Adentro llueve

Hay veces, sólo algunas, en que la lluvia es lluvia y no otra cosa. En que no tiene esa consistencia de aceite hirviendo o de mineral líquido o de mar o de coletazo en las costillas. Las sirenas vienen a nosotros cuando más las necesitamos, cuando sólo quedan ellas para devorar nuestra carne. Pero hay veces que los charcos son una fosa inmensa, la cuenca vacía del ángel deforme de nuestra alma. “Son pocas veces, pero son”… La mayoría es un “lento adiós que no termina nunca”.

Hay días, sólo algunos, en que la lluvia es sólo eso y puedo salir sin peligro de entristecerme o de embriagarme de saudade o enamorarme como estúpido de una mujer que esconde su rostro bajo un paraguas amarillo. Entonces, sin temor, puedo mojarme completamente y refrescar un poco este ardor con el que amanezco y violento el día, hasta que, vencido, entrego mi carne al colchón, más duro ―como diría Garfias― que mis propios huesos.

Pero digo, son pocos los días en que de verdad llueve y que la ventana es sólo una ventana que muestra la calle y a las personas apuradas en llegar a casa o a esos niños resguardándose en la tienda o en la panadería.

Porque hay otros en que asomarse a la calle es mirar lo que se creía ya en el olvido; y a veces, por uno de sus ángulos, puedo ver mis dedos enceguecidos, brutos por la humedad que escurre de unos muslos orgullosos de su rotundidad, de su presente macizo y absoluto que surge, no de ellos, sino de un gemido ahogado y moreno que culebrea por la espina dorsal hasta la espalda baja, y seguir así su descenso erizando la piel de los glúteos tensos, redondos y duros, como si estuvieran temerosos o al acecho o en espera de mis manos, para al fin, terminar deshecho en los huesitos del coxis que empujan el sexo hacia mis dedos, anegándonos a ambos o a esos dos que eran, porque ya no soy el de aquel entonces. Nunca somos los mismos.
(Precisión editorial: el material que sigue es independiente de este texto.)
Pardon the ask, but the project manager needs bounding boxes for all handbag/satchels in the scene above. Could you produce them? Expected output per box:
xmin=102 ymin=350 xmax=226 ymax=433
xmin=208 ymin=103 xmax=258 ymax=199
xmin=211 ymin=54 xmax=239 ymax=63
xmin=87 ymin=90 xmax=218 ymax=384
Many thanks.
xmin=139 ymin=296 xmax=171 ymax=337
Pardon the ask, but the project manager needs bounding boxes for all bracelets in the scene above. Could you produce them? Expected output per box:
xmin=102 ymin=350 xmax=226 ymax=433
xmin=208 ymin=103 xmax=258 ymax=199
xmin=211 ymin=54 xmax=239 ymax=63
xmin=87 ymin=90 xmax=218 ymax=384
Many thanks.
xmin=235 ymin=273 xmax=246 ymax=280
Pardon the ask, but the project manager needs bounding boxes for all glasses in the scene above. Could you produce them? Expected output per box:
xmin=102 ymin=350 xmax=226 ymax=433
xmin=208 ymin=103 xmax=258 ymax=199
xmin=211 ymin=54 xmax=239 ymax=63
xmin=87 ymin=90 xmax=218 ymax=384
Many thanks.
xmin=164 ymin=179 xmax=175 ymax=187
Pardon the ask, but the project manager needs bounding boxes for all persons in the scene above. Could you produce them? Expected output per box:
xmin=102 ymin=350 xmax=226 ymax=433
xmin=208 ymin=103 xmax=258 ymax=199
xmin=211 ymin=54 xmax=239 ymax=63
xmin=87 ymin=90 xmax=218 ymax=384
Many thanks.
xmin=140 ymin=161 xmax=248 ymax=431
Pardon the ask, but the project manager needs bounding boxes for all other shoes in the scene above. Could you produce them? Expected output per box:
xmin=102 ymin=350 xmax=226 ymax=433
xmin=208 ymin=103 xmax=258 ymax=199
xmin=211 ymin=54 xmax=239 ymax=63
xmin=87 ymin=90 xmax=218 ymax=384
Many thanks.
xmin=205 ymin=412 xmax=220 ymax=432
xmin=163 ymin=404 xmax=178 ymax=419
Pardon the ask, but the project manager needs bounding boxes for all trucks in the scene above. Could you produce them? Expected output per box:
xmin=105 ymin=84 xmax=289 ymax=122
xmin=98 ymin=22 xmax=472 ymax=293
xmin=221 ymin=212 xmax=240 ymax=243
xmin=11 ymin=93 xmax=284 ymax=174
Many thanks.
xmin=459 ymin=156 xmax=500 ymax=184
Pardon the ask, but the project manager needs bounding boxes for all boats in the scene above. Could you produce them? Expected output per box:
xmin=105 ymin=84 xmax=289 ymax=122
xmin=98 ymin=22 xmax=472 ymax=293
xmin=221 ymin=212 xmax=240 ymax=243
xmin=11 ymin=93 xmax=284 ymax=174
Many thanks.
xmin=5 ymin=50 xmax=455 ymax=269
Y en otro ángulo, casi enseguida de aquel, siento el olor de tierra mojada macerada por el de dos cuerpos que sin pudor se abren y luchan sin otras armas que su propio deseo; y se mueren y se agotan a la luz de la luna de algún pueblo perdido o que jamás existió, bajo un pirul que frota sus ramas como si buscara acariciar el aire o el aliento de aquellos dos que se resguardan bajo sus sombras. Él tiene sus senos entre su boca y por primera vez siente el peso de la vida y la amargura de los frutos que se pudren en el suelo. Los bebe con avidez, como si el desierto estuviera a un paso y llegando a él, no pudiera regresar a aquel oasis, a aquella mujer que era todas las mujeres hasta ese día. Lo que nunca sabrá es que esa será la última vez que estuvieron juntos; aunque se asomará infinidad de veces a la calle y esperará horas y horas hasta que su rostro desgastado por la ausencia sea un reflejo de mi propia cara asomada a otra ventana que me abre ésa o ésta en la que él sigue allí esperando, sin saber que la alegría nunca se repite, es voluble, siempre nos abandona para envejecernos.

Pero hay otro ángulo en que aparece un cortejo fúnebre. Un vuelo negro que quisiera olvidar pero necesito retenerlo en mi sangre, licuarlo a ella, porque para ser es necesario el recuerdo de los muertos, su ausencia debe seguir latiendo en nosotros porque somos parte de ella y va perfilando, sin que lo sepamos, nuestras vidas.

Hay quizá en medio de la ventana, una sonrisa y un jardín lleno de girasoles y una perrera azul donde mordí mis primeros besos, donde mis primos y amigos se burlaban de mí, quizá por envidia, porque yo era un niño de seis, siete años y no sabía dónde poner, en qué parte de mi cuerpo grabar tanta belleza, aún ahora se me escurre y quisiera cubrir entera la ventana con aquella niña rubia, Lyzbeth, que parecía un girasol encendido.

Hay otro, arriba a la izquierda, que me recuerda todas las posibilidades que tuve en mis manos y no quise, y otras que anhelé y nunca estuvieron ni cerca de mí.

Sería inútil tratar de mencionar cada uno de los pasados que las ventanas, cuando llueve, aunque no llueve, traen consigo. Afuera cae el agua, la siento golpear sobre las paredes y el pavimento y estallar en los cristales de las ventanas, pero tengo miedo de mirar, dejaré corridas las cortinas porque hoy ando demasiado susceptible a la tristeza y no quiero que el amor me interrogue en esta noche en que no tengo una sola respuesta para darle.